### Extract to read
◇ ◇ ◇ ◇

She is awake in her chair and watching the TV.  The sound is off.  If it were on she would not hear it.  She is deaf.

On her table is a substantial stack of broken fragments of chocolate buttons.  There is also a pool of tea.  The lipstick which always props up the chocolate-smeared emery board is particularly heavily smeared with chocolate.

I tackle the problem.

“You look in a bit of a mess here,” I say.  I point to the buttons.  “Do you want these?”

“No,” she replies, “they are old ones.”

“They are only broken” I say, “You are throwing away perfectly good chocolate.”  But I collect a paper towel from the bathroom and clear up the heap of mauled chocolate.  I wash the lipstick case in warm water and return it to its place.  She seems accepting rather than grateful.

The situation is worse than I thought.  A layer of milky tea has spread across the table, soaking under the lizard from Lanzarote, the Chinese serpentine frog on a lily-pad, the birthday cards from me and from my sister-in-law.  I pick each up and wash the table with more paper towels.  A j-cloth would be handy but Health and Safety regulations in the Nursing Home determine that only disposable materials may be used for cleaning by us amateurs, the relatives.  We don’t even have the use of a drying up cloth or a washing up brush in the kitchen for fear we might spread contamination.  As a result all the personally owned mugs become rimed with tannins, brownish in their crevices.

◇ ◇ ◇ ◇

### Data listing

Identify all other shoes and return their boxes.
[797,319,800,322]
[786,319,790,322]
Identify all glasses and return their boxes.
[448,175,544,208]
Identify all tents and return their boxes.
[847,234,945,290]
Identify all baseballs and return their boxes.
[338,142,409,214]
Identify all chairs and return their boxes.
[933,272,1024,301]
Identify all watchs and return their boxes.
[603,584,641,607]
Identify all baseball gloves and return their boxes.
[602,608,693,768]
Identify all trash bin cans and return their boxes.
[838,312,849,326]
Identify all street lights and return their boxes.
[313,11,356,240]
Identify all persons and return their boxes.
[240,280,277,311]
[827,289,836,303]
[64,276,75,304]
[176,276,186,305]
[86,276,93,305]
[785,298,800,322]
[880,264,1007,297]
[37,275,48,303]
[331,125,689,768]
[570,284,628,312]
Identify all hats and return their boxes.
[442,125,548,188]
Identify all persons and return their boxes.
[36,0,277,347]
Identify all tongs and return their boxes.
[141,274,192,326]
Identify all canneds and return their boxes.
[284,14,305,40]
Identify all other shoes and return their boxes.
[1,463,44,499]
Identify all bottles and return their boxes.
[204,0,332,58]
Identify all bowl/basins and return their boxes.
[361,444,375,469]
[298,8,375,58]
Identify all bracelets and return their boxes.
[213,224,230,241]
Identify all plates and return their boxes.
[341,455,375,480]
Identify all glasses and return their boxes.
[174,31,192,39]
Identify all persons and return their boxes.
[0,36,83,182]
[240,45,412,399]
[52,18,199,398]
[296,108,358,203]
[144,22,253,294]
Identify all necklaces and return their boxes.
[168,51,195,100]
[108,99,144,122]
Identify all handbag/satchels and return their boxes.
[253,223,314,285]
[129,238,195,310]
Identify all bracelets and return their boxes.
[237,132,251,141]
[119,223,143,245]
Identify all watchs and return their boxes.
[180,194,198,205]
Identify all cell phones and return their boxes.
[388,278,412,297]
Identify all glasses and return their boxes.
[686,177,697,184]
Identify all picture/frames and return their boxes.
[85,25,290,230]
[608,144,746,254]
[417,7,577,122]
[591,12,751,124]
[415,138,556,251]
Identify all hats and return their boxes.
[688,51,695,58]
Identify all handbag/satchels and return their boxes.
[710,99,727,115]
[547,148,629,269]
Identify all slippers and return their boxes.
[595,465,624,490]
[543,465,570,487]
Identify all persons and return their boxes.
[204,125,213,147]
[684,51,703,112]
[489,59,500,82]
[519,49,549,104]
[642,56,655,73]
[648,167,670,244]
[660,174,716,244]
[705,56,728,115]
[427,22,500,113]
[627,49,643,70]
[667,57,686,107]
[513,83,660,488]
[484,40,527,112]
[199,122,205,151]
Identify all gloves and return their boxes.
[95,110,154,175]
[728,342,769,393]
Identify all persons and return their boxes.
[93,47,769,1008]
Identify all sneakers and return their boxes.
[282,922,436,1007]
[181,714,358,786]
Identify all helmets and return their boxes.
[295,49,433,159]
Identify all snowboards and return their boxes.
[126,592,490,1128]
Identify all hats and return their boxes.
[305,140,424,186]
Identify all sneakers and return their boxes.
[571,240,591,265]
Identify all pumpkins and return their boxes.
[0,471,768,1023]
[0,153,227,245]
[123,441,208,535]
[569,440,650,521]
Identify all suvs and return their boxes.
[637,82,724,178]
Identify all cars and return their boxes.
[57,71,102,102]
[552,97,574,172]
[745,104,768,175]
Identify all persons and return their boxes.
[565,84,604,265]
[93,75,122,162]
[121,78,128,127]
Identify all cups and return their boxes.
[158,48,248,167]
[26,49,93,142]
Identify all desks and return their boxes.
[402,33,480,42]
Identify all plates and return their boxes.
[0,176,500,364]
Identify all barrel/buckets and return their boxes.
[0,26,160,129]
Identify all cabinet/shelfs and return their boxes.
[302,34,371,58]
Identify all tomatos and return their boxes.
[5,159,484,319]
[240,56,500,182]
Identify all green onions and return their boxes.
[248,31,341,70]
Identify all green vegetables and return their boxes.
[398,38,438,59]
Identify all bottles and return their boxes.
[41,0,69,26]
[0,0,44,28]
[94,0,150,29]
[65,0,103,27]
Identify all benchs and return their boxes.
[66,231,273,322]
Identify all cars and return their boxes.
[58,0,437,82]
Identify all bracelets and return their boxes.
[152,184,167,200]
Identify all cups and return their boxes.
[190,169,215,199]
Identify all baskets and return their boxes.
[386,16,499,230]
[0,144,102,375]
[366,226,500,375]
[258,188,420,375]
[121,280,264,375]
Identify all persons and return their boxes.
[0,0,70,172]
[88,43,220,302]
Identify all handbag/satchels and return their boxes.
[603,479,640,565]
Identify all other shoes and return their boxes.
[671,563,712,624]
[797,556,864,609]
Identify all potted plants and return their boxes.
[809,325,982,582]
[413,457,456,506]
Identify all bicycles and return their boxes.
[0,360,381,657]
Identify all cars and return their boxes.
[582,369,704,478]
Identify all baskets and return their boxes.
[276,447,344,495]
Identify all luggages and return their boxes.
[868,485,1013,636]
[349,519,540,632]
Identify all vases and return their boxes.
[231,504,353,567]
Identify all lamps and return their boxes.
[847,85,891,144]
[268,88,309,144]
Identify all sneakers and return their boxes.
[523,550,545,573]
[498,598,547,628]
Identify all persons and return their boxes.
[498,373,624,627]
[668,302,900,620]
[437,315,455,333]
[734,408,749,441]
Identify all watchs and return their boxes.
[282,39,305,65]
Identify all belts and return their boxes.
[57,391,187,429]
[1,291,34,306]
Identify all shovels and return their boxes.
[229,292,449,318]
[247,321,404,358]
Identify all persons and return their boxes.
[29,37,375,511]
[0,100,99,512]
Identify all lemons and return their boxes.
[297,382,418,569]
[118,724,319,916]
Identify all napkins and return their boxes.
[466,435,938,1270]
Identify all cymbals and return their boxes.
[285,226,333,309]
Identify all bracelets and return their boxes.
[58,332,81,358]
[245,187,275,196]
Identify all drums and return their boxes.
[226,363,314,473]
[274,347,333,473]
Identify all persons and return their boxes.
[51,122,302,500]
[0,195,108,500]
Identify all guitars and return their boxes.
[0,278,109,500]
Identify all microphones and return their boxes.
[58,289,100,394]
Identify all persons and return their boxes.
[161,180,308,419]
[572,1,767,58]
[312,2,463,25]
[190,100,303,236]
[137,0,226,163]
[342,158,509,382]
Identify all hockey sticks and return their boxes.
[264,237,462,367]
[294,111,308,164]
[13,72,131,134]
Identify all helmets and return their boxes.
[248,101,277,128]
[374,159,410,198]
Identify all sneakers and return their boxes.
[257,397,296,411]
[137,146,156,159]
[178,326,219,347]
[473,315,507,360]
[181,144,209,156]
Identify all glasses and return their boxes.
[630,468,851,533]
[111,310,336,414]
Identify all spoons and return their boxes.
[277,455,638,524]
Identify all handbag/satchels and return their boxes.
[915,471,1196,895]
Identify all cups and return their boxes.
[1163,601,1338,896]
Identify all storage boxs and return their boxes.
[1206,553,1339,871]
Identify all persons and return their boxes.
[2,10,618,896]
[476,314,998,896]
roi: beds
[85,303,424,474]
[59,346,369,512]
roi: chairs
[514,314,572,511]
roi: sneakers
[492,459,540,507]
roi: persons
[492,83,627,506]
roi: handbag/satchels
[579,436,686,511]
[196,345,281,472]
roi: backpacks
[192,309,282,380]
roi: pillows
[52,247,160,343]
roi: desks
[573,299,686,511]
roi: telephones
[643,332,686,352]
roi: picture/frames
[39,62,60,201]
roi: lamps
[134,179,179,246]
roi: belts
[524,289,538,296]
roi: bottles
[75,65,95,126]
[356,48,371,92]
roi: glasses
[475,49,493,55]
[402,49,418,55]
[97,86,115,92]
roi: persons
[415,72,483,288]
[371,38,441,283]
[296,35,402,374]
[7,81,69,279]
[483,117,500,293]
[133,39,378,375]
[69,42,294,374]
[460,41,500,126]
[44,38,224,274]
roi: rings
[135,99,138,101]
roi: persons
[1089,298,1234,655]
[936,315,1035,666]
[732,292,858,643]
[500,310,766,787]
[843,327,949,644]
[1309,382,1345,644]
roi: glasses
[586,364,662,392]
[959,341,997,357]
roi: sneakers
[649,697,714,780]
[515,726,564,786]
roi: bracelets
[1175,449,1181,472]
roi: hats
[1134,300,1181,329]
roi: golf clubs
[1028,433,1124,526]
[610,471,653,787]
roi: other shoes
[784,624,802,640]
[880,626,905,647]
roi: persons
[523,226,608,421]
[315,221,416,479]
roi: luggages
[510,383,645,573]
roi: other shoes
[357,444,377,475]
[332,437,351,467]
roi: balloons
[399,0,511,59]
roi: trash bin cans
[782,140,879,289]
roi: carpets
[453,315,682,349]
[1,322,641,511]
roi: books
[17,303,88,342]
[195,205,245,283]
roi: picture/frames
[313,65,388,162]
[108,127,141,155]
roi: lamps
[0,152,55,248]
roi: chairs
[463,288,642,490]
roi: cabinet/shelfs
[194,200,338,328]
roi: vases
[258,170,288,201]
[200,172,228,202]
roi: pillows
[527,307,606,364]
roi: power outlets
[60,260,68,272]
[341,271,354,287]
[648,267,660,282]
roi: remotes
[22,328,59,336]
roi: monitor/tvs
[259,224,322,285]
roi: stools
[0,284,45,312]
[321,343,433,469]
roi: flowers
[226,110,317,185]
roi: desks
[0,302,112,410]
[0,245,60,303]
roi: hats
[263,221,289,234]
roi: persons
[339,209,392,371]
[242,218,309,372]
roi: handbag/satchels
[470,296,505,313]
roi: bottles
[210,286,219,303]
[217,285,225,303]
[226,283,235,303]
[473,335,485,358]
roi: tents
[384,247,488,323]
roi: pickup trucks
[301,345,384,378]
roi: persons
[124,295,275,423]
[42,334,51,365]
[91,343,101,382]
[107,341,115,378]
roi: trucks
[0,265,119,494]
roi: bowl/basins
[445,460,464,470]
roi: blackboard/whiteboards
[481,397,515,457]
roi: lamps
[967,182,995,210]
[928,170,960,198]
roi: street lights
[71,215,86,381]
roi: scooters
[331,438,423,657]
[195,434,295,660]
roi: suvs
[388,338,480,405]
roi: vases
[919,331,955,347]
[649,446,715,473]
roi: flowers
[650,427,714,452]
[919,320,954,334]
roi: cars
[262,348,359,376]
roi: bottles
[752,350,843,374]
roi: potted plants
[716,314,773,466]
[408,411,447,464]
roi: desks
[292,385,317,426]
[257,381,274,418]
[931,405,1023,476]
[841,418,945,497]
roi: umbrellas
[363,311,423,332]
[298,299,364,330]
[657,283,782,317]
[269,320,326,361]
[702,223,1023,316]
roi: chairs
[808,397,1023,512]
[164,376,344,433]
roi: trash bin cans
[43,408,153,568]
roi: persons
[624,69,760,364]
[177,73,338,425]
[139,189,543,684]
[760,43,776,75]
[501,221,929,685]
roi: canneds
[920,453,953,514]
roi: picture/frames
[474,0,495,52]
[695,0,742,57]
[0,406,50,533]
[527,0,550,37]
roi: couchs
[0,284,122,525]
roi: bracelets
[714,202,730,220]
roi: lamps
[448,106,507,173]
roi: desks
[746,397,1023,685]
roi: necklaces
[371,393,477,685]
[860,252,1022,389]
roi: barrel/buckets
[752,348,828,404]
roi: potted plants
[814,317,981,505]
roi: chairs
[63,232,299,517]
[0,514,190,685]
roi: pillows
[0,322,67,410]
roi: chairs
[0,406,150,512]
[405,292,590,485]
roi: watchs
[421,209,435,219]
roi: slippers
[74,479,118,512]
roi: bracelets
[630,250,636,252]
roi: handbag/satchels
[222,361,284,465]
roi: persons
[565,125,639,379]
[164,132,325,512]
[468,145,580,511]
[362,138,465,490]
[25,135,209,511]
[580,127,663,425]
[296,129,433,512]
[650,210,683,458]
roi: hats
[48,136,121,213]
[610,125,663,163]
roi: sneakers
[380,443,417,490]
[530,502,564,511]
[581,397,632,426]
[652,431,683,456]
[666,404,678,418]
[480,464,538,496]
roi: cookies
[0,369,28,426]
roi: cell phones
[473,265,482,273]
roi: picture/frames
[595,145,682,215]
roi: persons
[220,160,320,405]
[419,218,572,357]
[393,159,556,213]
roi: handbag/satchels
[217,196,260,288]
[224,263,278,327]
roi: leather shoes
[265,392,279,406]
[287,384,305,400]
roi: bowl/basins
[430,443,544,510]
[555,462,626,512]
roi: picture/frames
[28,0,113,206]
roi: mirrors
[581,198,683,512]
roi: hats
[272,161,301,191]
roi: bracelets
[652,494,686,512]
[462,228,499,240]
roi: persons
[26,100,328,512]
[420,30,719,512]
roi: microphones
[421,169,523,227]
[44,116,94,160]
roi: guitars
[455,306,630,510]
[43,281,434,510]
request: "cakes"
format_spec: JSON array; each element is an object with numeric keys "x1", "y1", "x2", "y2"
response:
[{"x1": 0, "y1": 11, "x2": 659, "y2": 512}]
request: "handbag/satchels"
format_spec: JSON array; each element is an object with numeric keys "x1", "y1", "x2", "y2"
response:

◇ ◇ ◇ ◇

### Parts of the exercise
(A) Does each statement agree with the nursing-home passage? Answer yes or no for each, and quote the words from the passage that decide it.
(i) The television's sound is on.
(ii) Relatives are allowed to clean with a j-cloth.
(iii) The lipstick case is washed in warm water.
(B) In the nursing-home passage, what objects did the spilled milky tea soak under?
(C) Carry on the nursing-home passage, starting after its last sentence.
The records have nothing to do with the nursing-home passage.

### Your written answers
(A)
(i) No: "The sound is off."
(ii) No: "only disposable materials may be used for cleaning by us amateurs, the relatives."
(iii) Yes: "I wash the lipstick case in warm water and return it to its place."

(B) The lizard from Lanzarote, the Chinese serpentine frog on a lily-pad, and the birthday cards from the narrator and from the narrator's sister-in-law.

(C)
The tea on her table derives from my mother’s obsession with placing her empty mug on its side when it is finished, or in her words “dead”.  It is not invariably completely empty when she makes this decision.

As I clean I pause to speak distinctly and slowly in her ear.  “This- happens- because- you- insist-on putting- your -mug -down-on-it’s-side.”  I say.  She hears the words.  “Possibly,” she replies, “ but I have found that it is best this way.”

When I am done, I water the flowers, restock her mini fridge with six packets of Cadbury’s Giant Chocolate Buttons, and her cupboard with three bottles of Maple Syrup.  Dementia likes sweet flavours.   She has long taken maple syrup on her porridge. Now she demands it on her soup and pureed meals as well.  One of the nurses is pregnant, nauseous, and cannot bear to feed my mother this mixture.   She delegates lunch and supper feeding to other carers.

Poor old lady you think, unable to feed herself.  But she is able. She simply elects not to.  That is what the carers are there for.

Her room tidied, I sit down on the bed beside her.  My gorge rises.  There on the table is a new stack of nine or ten chocolate button fragments.  With her right thumbnail she is deftly prizing two fused chocolate buttons apart and discarding the pieces.  Little wonder many are stuck together.  All day she sits with the bag tucked down beside her thigh.  The buttons become warm. They stick together.  She refuses to have them placed on a plate or little bowl on her table.

“You-are-breaking-your-buttons-again.” I state clearly.

“Yes, these are not suitable ones,” she replies, “they are old.  I must throw them away.”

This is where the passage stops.